**Work to be completed:**
Copy every line of the data below character for character, leaving out the pictures.

**Data listing:**
------------------------------------------------
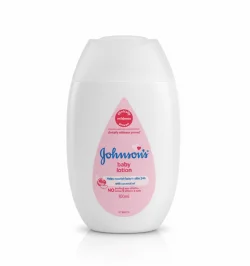 Johnsons Baby Pink Lotion - 100ml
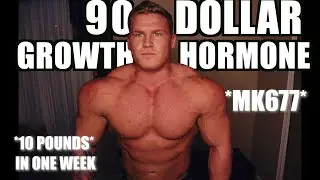How MK677 Changed My Life (Steroids and Sarms Explained)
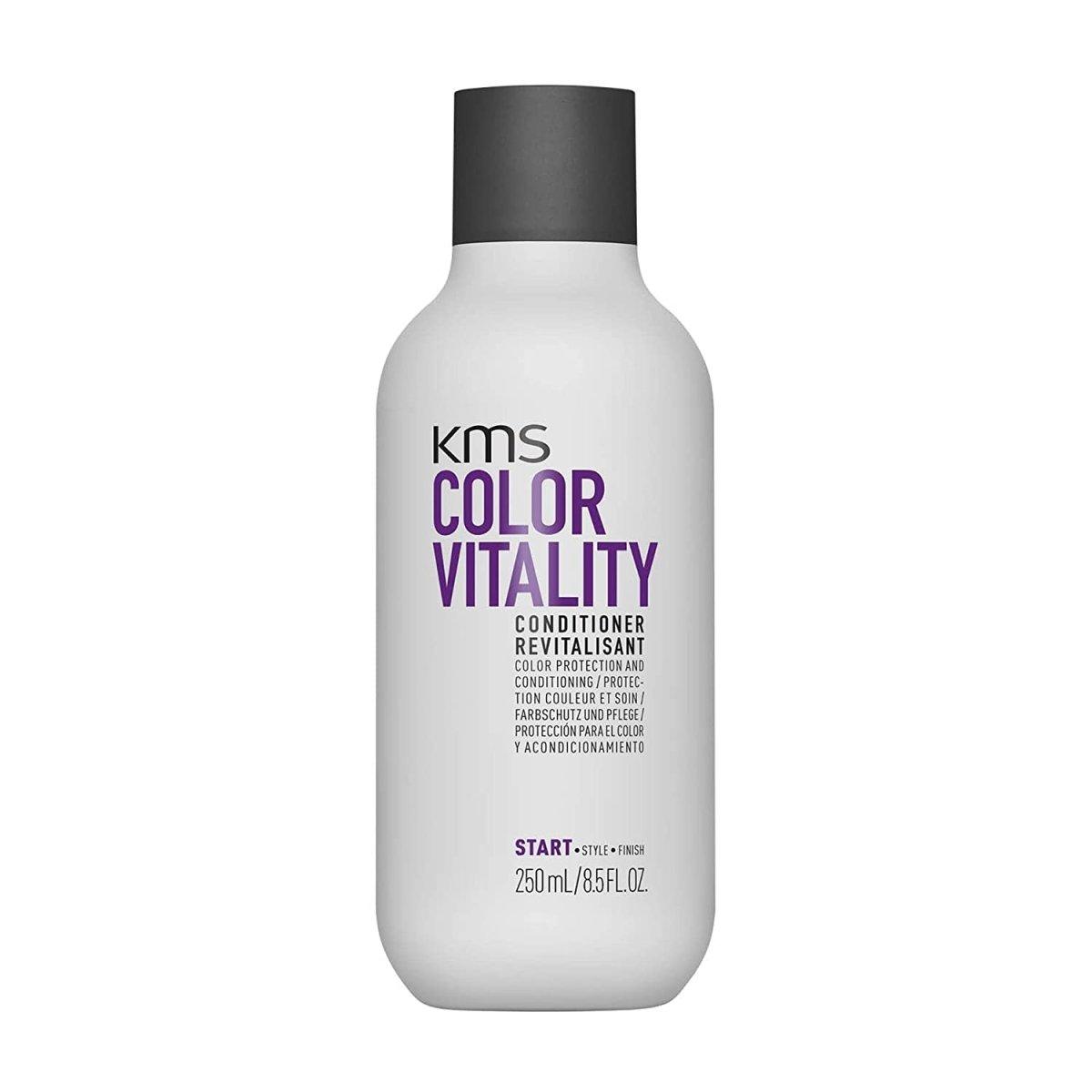 KMS Color Vitality Conditioner 8.5 oz - KMS | Available at Studio 360 Salon, Chatham, NJ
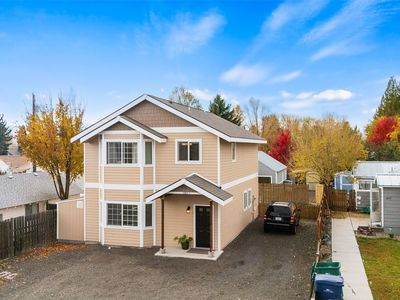 1205 N Okanogan Street #1&2, Ellensburg, WA, 98926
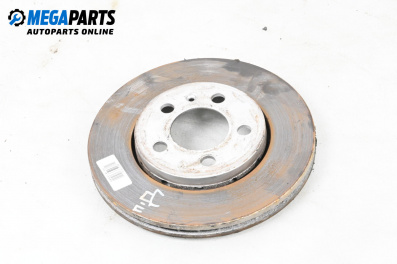 Brake disc for Volkswagen Golf IV Hatchback (08.1997 - 06.2005), position: front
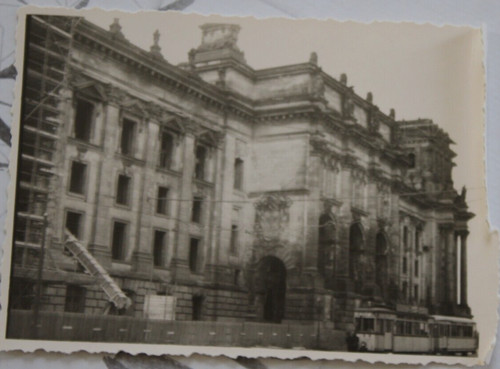Foto 1957 berlin - foto,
------------------------------------------------
**Completed exercise:**
 Johnsons Baby Pink Lotion - 100ml
How MK677 Changed My Life (Steroids and Sarms Explained)
 KMS Color Vitality Conditioner 8.5 oz - KMS | Available at Studio 360 Salon, Chatham, NJ
 1205 N Okanogan Street #1&2, Ellensburg, WA, 98926
 Brake disc for Volkswagen Golf IV Hatchback (08.1997 - 06.2005), position: front
Foto 1957 berlin - foto,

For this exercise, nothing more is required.